The Irishman has a foreboding sense of loss, regret and death throughout, more than just menace. Although violent, this is more a slow-burn thriller rather than being viscerally intense. Infused with a sense of inevitability, this is the tale of old men looking back, with little to look forward to. We are conscious of their approaching deaths, foreshadowed by a regular comic conceit of introducing minor characters with on-screen text descriptions of how they will ultimately meet their individual, often violent demises. Death inevitably comes us all, it is what it is, and this theme lingers nomatter the complex machinations of the plot.

This is never more apparent than in the final third of the film, which lifts The Irishman from good to great. In the first two hours depicting DeNiro’s ascendance we are in familiar territory. Exceptionally crafted, of course, with Scorsese’s trademark tracking shots, use of music, familiar characters, themes and situations. It would by itself be a fitting summation of the director’s themes and craft. But that’s not enough and this all leads to an exquisite final act.
The last segment of Goodfellas famously accelerated to a cocaine-fuelled paranoid delirium, but The Irishman takes the opposite approach. Now the film’s pace slows. Gone are labyrinthine plots and intrigues and the mobster flourishes, and in their place is a meditation on regrets, betrayed friendships, sorrow and isolation. Even after what seems to be the devastating conclusion – a self-destructive betrayal that echoes an earlier self-defining act – Scorsese’s camera stays with the remaining characters for much longer than we would have expected and is all the more powerful for it. The Irishman is a revisionist gangster movie, much in the same way as Clint Eastwood’s Unforgiven was a revisionist western, whose characters must come to terms with the betrayals and damage they have wrought by the moral choices they’ve made.
I haven’t mentioned any female characters yet and it’s certainly true that The Irishman would fail any Bechdel test. The wives and girlfriends are mostly merely supportive; this is a film about men. One notable exception is the character of Peggy, Sheeran’s eldest daughter played as an adult by Anna Paquin (Paquin is of course best known from the X-Men movies but also had the lead in one of my favourite films of the noughties, Kenneth Lonergan’s Margaret). Here Paquin’s character is virtually speechless, a silent witness on the periphery, but whose mere seven words of dialogue near the end are devastating and absolutely central to the film’s central themes of loss and betrayal.

*Direction 1:* List every director and actor named in the review of The Irishman, leaving out character names.
*Direction 2:* Carry on the review of The Irishman after its last sentence.

[Records of scene-based questions]

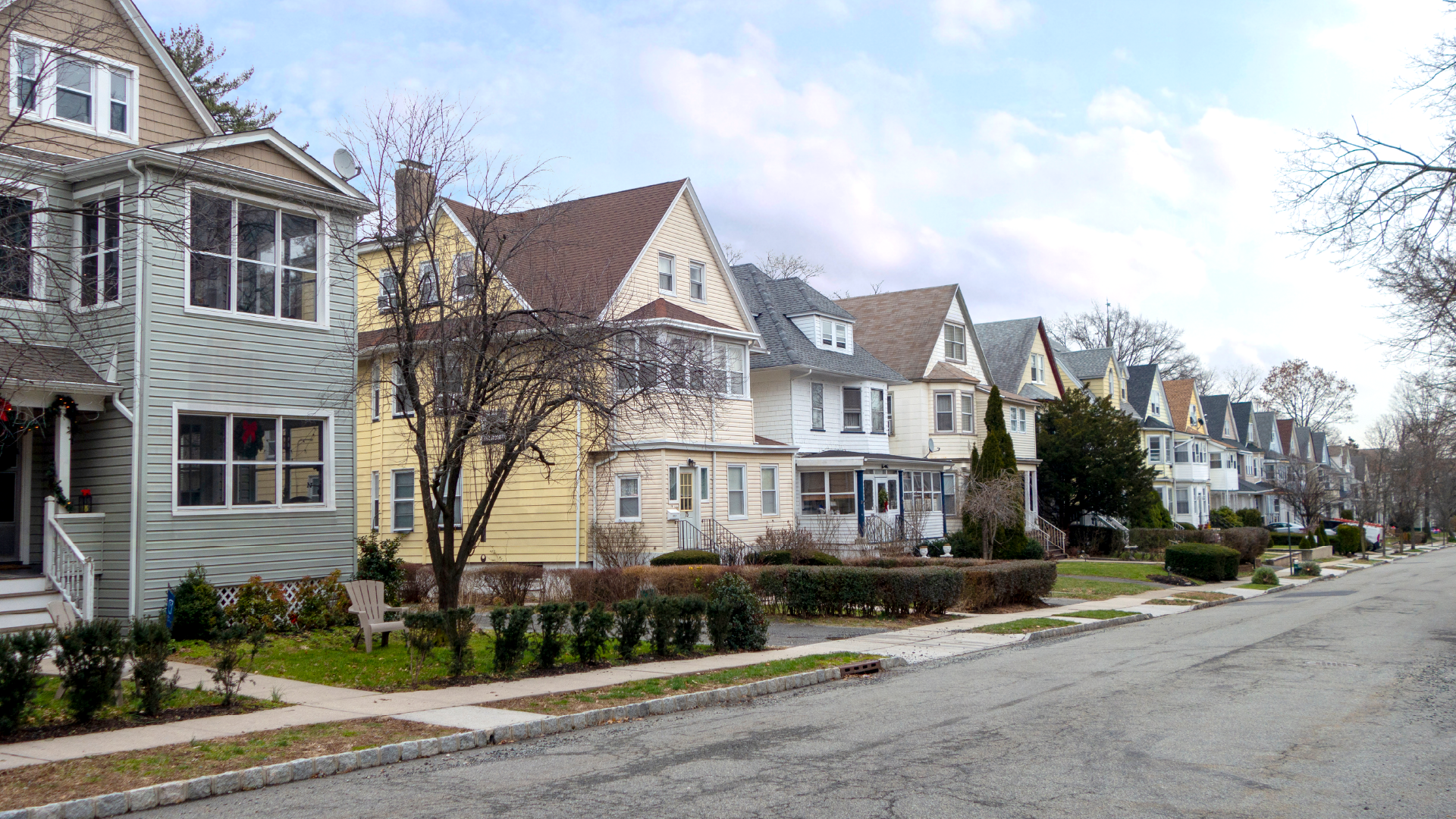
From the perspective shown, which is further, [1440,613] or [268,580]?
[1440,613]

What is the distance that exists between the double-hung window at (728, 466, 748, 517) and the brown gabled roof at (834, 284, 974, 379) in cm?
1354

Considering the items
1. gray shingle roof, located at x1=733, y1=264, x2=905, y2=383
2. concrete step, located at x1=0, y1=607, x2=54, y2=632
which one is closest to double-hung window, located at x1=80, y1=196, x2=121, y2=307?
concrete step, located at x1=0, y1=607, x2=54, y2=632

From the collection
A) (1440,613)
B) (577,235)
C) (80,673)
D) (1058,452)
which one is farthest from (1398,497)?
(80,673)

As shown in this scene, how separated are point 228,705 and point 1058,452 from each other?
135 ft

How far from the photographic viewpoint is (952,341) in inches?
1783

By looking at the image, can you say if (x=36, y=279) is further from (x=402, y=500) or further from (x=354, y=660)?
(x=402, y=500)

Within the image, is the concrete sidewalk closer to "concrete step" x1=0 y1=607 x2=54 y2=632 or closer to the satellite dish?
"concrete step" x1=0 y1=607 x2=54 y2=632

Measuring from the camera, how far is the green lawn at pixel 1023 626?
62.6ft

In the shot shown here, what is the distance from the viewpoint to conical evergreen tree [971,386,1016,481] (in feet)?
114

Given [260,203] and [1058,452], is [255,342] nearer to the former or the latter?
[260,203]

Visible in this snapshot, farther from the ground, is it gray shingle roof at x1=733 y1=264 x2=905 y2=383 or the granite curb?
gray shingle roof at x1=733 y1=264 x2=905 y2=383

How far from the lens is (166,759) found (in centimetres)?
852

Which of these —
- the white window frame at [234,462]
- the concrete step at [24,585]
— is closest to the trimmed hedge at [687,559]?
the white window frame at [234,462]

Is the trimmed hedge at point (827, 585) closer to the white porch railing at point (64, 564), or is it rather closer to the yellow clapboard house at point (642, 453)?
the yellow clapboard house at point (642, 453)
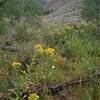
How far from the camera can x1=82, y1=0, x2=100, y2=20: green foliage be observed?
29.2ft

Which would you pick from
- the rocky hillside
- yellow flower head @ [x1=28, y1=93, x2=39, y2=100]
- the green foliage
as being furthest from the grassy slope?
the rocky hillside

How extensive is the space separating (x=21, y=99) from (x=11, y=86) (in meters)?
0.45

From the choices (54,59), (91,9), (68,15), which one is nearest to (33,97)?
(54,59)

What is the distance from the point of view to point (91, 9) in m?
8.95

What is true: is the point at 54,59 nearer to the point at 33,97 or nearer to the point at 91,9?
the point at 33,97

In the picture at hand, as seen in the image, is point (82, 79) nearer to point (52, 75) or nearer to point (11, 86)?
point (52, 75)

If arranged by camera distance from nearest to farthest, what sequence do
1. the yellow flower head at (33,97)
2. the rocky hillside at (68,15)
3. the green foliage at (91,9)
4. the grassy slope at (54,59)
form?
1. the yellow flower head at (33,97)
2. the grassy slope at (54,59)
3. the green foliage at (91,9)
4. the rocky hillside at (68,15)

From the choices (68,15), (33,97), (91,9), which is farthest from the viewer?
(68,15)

==

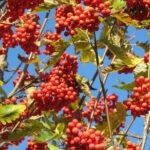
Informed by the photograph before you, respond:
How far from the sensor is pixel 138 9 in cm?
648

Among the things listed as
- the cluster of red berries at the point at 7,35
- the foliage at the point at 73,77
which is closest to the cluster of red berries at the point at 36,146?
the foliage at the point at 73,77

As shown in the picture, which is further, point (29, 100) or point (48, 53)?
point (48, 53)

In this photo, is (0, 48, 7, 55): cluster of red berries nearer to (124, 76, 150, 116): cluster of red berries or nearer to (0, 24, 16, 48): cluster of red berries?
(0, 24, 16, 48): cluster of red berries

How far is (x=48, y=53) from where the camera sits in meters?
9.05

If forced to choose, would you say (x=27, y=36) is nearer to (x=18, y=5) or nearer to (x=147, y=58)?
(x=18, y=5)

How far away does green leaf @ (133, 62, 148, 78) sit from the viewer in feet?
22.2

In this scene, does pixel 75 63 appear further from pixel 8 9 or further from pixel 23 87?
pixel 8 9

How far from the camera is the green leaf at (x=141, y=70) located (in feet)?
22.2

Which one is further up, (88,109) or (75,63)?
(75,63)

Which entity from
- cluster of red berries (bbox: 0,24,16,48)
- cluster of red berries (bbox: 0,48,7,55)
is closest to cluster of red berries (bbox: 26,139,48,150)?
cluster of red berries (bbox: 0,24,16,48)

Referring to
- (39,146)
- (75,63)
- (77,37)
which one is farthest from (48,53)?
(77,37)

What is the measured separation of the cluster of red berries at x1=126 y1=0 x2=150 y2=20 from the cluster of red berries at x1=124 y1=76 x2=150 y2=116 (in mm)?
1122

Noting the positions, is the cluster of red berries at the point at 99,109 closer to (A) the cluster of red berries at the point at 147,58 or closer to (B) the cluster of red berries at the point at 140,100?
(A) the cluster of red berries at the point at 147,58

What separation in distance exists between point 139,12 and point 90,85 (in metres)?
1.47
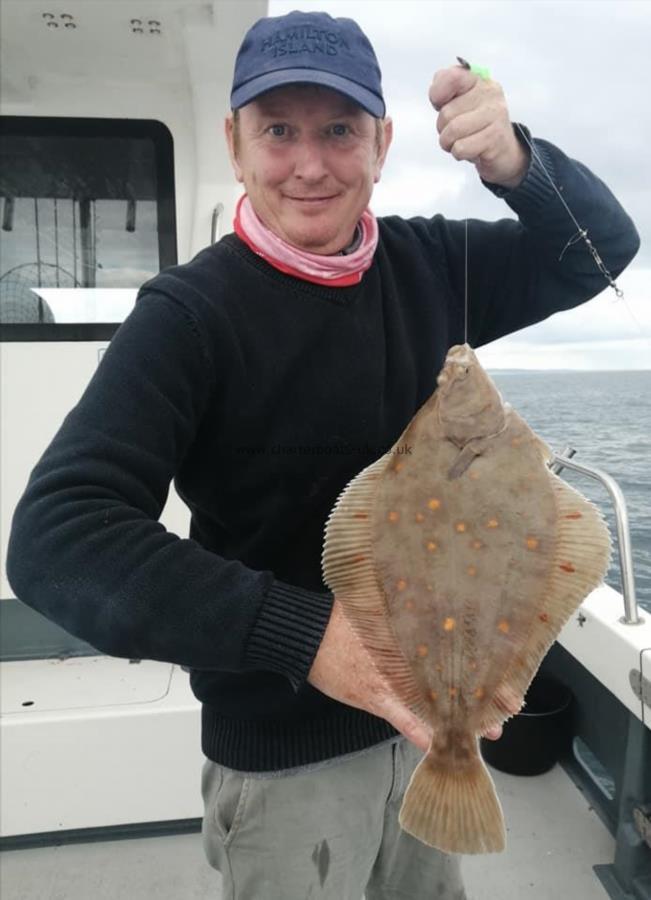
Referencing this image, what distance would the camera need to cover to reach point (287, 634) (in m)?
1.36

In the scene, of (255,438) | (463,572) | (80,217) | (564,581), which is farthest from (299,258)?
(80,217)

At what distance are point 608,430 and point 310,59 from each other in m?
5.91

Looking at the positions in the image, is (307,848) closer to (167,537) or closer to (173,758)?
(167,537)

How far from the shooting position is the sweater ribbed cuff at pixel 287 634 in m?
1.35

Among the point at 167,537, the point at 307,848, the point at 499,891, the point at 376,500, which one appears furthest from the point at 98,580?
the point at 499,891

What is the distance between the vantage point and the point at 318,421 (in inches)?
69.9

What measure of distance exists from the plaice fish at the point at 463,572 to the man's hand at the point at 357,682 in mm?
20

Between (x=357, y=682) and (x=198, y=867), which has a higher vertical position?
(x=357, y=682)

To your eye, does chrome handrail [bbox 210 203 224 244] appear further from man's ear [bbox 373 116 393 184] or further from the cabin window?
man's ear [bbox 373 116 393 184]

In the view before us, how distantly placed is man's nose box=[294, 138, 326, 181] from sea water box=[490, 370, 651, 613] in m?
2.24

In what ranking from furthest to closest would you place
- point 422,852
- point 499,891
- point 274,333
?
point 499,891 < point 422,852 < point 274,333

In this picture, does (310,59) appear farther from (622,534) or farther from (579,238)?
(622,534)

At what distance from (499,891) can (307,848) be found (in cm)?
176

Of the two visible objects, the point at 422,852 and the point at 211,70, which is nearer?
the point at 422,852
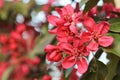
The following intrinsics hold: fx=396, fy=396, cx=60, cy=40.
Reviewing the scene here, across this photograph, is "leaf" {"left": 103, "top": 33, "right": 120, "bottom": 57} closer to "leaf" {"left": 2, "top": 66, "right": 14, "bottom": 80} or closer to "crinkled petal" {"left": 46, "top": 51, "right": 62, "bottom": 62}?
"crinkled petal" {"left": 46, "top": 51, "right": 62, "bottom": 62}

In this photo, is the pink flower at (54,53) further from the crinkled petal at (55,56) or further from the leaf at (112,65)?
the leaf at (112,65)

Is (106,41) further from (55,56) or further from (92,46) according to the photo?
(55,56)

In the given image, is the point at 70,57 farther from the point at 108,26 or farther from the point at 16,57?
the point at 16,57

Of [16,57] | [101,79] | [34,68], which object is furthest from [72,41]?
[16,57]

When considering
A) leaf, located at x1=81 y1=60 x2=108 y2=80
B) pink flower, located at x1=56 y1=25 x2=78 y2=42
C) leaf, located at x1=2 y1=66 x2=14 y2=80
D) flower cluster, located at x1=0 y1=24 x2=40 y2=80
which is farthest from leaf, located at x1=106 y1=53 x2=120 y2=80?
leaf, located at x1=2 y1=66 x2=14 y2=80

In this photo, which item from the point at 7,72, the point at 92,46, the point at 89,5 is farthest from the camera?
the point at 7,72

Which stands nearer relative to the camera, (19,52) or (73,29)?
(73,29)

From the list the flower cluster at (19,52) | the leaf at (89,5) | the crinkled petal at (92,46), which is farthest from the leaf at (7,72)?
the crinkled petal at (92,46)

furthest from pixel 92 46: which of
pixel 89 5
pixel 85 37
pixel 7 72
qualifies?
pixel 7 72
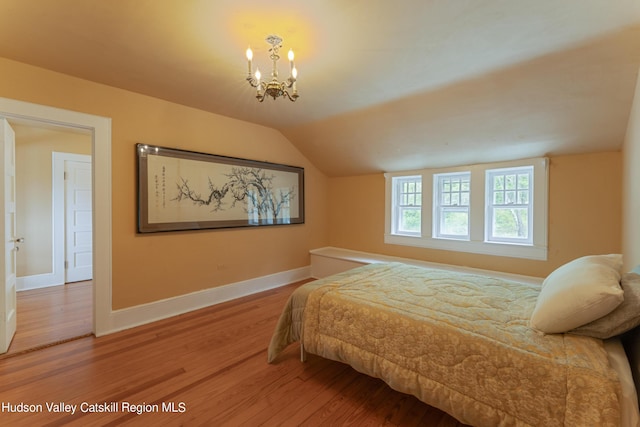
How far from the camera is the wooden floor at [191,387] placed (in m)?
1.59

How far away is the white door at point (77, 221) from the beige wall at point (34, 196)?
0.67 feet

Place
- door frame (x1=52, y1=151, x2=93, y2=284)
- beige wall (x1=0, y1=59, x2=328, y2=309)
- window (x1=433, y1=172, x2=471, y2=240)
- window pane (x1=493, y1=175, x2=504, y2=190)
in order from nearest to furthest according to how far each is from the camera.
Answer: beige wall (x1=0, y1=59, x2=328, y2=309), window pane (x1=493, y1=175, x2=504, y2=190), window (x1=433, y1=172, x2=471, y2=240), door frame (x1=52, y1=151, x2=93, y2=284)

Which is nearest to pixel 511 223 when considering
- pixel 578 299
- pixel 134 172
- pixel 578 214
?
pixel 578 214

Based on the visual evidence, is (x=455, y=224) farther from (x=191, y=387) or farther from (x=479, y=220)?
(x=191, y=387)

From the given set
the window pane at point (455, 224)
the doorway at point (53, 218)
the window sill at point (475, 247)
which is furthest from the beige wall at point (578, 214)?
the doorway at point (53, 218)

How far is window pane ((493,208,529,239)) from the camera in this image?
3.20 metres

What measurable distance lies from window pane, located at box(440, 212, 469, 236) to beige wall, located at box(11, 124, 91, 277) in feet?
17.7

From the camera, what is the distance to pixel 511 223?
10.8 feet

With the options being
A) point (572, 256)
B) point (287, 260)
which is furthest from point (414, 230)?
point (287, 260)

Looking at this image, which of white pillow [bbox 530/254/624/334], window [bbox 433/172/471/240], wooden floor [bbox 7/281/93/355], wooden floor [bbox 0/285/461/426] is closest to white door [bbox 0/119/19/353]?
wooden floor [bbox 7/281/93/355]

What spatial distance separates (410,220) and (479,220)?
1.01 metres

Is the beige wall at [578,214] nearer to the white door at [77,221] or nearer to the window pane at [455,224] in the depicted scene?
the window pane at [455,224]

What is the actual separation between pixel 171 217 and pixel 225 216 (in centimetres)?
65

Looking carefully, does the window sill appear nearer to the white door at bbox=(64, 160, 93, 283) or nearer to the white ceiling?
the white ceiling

*Exercise result 1:* Scorsese, DeNiro, Clint Eastwood, Anna Paquin, Kenneth Lonergan

*Exercise result 2:*
Of course, the film is exceptionally crafted. The original score by Robbie Robertson (Scorsese filmed The Band’s The Last Waltz) is atmospheric without being ostentatious. Robertson also selected the era-evoking forties and fifties pop music that makes up much of the soundtrack including Brian Seltzer’s steel guitar ‘Sleep Walk’ and The Five Satin’s ‘In The Still of the Night’. And in an Italian language scene, Robertson chose music from Jacques Becker’s Touchez Pas Au Grisbi that seems slyly reminiscent of Nino Rota’s The Godfather theme. Thelma Schoonmaker’s editing is exquisite and thoughtful as always, emphasising tension, mood and emotion without sacrificing storytelling clarity. Cinematographer Rodrigo Prieto previously filmed The Wolf of Wall Street and 2016’s exceptional and underrated The Silence. In The Irishman he captures in 35mm the glossy glamour of fifties and sixties mafia bars and darkened streets, and contrasts this with the diffused light of a wearied 1975, illuminated by a bleached pale grey sky.

The Irishman is yet another masterly film from Martin Scorsese. The film cost an eyewatering $159 million – the largest of Scorsese’s career – and it probably wouldn’t have been made without Netflix. This is Scorsese’s second film for Netflix, following the enjoyably slippery Bob Dylan documentary Rolling Thunder Revue depicting his carnivalesque 1975 tour blending fact and fiction. Like Roma before it, the film has reignited debate over streaming versus cinema although thankfully The Irishman is getting a wider cinema release than Cuaron’s movie. I was very pleased to have seen it on the big screen, it deserves that immersive experience, but however you see it The Irishman is an exceptional work of art.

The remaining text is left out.